Après la mixtape, c’est l’album ?
Je trouve que ça ne sert à rien de sortir un album maintenant parce qu’un album c’est des ventes, pas quelques clics et des stories Insta. Si je sors un album, je dois être prêt à remplir une grande salle. Ça se travaille sur le long terme. Donc entre-temps je donne quelques cartes de visite. En ce moment, je suis dans la perspective de sortir un EP précis par rapport à une tendance en vogue pour fidéliser les clients qu’on a pu attraper. Plus on fidélise et plus on a une communauté.
Tu appartiens à une génération d’artiste montant, en développement. Est-ce qu’on t’as déjà attribué l’étiquette « new wave » ? Est-ce que tu te réclames de cette scène ?

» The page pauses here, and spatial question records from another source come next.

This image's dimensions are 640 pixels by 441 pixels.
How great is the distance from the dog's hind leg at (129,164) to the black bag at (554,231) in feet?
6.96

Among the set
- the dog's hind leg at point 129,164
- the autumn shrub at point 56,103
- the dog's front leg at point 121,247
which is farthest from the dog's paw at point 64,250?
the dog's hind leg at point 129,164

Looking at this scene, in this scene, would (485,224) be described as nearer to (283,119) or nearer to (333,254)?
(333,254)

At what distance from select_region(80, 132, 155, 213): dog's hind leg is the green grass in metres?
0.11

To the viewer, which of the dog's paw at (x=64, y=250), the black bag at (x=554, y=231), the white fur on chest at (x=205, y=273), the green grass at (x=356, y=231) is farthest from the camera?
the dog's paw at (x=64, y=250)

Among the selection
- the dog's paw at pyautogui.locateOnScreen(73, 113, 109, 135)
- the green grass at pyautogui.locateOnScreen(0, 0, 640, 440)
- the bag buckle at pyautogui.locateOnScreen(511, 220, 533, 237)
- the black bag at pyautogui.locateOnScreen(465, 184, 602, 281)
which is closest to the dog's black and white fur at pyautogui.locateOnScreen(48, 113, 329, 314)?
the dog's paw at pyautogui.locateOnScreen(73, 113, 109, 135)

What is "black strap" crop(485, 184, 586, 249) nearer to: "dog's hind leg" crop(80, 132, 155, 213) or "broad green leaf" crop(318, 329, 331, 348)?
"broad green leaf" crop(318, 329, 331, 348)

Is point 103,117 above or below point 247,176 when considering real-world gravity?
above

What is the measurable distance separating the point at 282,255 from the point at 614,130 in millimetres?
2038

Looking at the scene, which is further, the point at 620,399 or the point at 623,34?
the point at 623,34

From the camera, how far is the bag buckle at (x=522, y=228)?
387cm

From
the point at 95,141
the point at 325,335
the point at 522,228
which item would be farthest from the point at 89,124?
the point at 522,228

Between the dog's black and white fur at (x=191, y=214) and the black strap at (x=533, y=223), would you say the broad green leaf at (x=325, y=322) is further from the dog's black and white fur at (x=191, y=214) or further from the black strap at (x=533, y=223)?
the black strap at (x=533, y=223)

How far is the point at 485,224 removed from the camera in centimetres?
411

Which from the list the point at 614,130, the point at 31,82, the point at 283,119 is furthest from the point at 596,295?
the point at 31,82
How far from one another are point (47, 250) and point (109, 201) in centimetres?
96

La nouvelle vague de signatures en 2020, j’en fais partie et j’en suis fier. Maintenant cette scène-là je ne m’y retrouve plus du tout. Je veux plus que ça, j’ai toujours voulu plus. Parler de nouvelle vague, ça pose des limites, comme si elle allait être toujours underground. Je veux sortir de ça. Sans critiquer la new wave, moi je veux une confirmation parmi les grands : parmi toutes ces grosses têtes, j’ai carrément ma place. Donc qu’on ne me parle pas de nouveaux mecs. Moi on va me remarquer.
C’est quoi la suite de MadeInParis ?
J’ai toujours des prods et des structures innovantes en stock, mais j’essaie de réfléchir encore plus ce que je raconte. Luidji m‘avait conseillé à ce propos : « Avec tout ce que tu fais, si tu donnes 50 % de toi-même en plus, de vraies choses sur ta vie, tu vas encore plus intéresser les gens. » Au vue de sa carrière, je peux le croire. Ce que j’en retiens : « Soit plus vrai ». D’ailleurs il le dit lui-même : « Je ne mens jamais dans mes chansons » (Le rouge, « Boscolo Exedra », NDLR).